# INSTRUCTIONS FOR THE TASK
Locate each line of the records that contains the word "below" with the same capitalization, and copy those lines out.
──────── THE INPUT ────────
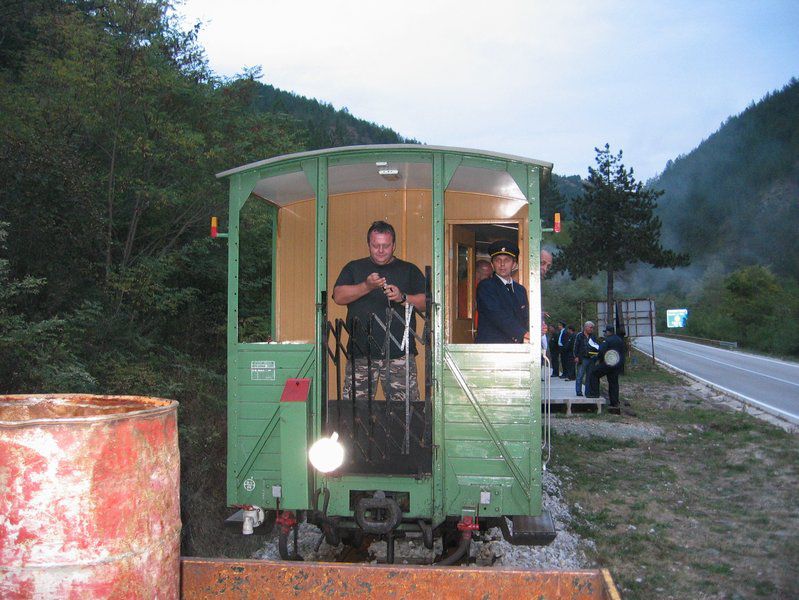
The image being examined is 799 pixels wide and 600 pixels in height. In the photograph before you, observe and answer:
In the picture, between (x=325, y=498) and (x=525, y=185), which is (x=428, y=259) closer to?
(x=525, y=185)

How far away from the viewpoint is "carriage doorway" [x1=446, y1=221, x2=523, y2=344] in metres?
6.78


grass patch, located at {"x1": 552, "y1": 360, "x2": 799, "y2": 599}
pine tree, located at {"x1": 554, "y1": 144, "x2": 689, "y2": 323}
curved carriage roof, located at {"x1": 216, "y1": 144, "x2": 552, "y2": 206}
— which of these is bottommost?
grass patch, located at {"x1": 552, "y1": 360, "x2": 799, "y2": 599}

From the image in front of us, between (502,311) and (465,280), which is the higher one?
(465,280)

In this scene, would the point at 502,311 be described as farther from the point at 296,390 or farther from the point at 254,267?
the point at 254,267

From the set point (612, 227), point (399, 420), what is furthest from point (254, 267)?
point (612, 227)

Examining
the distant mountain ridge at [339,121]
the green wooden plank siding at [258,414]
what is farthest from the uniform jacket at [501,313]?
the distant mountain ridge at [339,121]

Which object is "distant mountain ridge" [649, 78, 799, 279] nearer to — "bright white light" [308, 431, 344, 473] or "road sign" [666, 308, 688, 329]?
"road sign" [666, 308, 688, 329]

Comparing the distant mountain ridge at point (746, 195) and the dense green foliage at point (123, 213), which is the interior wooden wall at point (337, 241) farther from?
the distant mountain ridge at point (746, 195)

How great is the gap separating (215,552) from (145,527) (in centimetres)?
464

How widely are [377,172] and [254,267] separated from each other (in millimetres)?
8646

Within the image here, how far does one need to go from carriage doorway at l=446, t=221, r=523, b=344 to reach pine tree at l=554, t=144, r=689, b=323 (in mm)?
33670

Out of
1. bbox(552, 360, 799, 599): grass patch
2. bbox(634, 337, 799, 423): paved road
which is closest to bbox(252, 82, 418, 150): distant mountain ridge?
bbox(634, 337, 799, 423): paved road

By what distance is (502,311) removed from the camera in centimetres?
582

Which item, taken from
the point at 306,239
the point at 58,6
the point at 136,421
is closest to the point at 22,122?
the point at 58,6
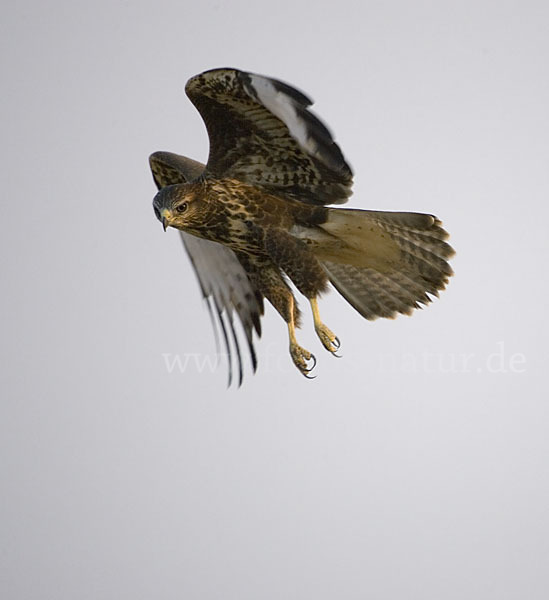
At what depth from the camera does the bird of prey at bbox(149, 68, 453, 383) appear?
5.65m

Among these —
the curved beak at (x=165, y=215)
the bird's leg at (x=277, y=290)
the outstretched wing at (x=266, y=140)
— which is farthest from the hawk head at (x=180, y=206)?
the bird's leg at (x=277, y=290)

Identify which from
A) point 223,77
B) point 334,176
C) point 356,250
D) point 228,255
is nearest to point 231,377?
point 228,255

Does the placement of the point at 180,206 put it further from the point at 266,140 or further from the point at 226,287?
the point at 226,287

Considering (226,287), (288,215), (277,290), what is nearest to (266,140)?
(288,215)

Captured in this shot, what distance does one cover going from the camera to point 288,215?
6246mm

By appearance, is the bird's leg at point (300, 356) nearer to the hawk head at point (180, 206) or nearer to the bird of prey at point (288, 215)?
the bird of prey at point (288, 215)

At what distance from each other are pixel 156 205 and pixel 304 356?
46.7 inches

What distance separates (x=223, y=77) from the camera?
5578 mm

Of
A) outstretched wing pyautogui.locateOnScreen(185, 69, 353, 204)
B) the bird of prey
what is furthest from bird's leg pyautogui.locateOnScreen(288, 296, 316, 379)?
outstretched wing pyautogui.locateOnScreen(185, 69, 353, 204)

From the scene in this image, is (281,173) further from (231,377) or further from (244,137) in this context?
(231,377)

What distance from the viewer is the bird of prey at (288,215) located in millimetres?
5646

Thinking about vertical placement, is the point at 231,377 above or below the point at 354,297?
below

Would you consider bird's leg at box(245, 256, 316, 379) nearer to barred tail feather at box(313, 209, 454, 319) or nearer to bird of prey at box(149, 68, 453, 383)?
────────
──────── THE INPUT ────────
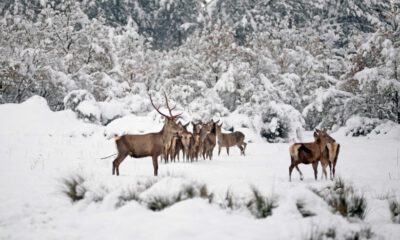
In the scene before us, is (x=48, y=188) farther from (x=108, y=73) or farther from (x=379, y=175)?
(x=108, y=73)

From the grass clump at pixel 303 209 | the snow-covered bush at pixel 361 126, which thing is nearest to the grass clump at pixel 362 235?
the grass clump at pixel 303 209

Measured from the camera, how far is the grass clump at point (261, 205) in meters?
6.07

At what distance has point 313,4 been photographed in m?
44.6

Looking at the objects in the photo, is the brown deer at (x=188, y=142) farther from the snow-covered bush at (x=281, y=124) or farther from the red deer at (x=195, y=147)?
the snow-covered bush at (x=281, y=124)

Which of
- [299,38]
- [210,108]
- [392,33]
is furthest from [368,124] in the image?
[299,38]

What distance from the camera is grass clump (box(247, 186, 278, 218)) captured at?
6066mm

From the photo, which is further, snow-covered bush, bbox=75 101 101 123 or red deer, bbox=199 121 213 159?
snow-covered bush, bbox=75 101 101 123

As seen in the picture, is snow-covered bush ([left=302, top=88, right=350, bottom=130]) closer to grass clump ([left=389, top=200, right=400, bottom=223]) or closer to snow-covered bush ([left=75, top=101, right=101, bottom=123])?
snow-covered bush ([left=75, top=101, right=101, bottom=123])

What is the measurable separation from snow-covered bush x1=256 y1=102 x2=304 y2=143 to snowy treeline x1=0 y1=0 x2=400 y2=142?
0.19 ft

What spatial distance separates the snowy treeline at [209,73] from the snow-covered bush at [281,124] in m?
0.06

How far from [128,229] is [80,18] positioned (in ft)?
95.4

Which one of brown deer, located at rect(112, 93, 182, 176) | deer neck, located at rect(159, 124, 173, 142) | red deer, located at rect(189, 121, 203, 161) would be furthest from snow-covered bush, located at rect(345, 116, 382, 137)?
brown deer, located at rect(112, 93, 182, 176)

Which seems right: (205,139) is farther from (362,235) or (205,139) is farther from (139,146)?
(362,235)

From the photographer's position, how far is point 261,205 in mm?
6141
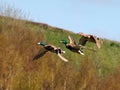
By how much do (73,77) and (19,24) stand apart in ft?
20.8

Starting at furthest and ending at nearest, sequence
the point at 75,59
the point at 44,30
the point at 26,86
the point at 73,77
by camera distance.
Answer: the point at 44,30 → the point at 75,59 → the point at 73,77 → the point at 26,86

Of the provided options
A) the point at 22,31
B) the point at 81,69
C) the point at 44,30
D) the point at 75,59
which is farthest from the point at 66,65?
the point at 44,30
────────
──────── THE INPUT ────────
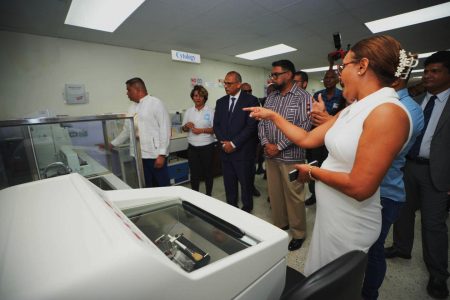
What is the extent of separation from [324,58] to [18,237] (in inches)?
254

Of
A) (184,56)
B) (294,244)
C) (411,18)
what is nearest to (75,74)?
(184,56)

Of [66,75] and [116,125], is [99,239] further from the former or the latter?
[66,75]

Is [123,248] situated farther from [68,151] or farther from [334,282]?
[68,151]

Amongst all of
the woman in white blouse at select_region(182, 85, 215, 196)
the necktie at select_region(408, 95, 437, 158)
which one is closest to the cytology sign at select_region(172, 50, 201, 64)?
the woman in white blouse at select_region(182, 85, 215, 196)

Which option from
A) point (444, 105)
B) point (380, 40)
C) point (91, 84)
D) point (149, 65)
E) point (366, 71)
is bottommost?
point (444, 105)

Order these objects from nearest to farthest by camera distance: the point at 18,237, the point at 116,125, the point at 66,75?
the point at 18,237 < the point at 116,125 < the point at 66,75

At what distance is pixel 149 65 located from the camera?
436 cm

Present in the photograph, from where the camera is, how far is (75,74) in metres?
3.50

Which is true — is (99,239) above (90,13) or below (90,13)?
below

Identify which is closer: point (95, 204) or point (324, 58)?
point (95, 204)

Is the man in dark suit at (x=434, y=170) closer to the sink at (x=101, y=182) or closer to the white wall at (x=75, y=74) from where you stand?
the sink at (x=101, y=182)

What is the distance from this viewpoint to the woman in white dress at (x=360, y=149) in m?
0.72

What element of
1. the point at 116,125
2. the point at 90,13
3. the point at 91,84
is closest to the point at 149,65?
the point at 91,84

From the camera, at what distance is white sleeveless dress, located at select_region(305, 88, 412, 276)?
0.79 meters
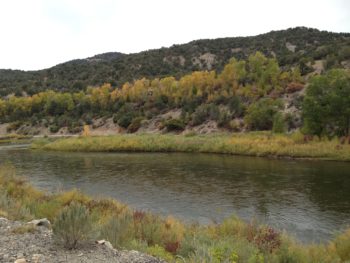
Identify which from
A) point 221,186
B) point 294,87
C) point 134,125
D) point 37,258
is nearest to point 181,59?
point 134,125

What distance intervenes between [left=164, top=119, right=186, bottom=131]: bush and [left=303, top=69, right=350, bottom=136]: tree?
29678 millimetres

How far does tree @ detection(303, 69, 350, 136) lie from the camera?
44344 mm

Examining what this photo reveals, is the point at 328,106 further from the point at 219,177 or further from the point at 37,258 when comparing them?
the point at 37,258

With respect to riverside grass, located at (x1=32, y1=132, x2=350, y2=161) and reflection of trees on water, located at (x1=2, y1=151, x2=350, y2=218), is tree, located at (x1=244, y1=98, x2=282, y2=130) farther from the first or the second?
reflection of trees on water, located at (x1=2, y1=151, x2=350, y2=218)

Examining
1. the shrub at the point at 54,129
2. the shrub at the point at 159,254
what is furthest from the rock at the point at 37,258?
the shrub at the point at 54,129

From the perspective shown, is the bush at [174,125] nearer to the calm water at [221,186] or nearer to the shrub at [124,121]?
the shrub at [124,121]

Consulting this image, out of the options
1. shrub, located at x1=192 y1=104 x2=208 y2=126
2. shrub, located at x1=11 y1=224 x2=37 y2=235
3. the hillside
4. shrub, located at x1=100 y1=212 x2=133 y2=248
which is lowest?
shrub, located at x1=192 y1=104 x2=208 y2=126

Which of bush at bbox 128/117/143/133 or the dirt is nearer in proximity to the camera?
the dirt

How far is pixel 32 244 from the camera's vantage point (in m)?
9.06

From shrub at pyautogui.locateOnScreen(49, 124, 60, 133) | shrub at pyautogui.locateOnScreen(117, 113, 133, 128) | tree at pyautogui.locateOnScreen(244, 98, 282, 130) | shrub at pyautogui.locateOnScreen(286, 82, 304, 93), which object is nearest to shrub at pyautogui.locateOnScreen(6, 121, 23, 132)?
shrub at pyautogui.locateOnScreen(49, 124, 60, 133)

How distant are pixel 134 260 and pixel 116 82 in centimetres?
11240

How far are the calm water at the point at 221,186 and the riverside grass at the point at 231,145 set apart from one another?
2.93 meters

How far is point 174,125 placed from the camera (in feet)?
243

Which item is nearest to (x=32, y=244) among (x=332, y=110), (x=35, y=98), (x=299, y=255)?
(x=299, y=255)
────────
# REPLY TO THE TASK
Thinking about vertical placement, is the point at 231,377 above or below the point at 354,297?
below
Which is true — is (99,239) above (90,13) or below (90,13)?
below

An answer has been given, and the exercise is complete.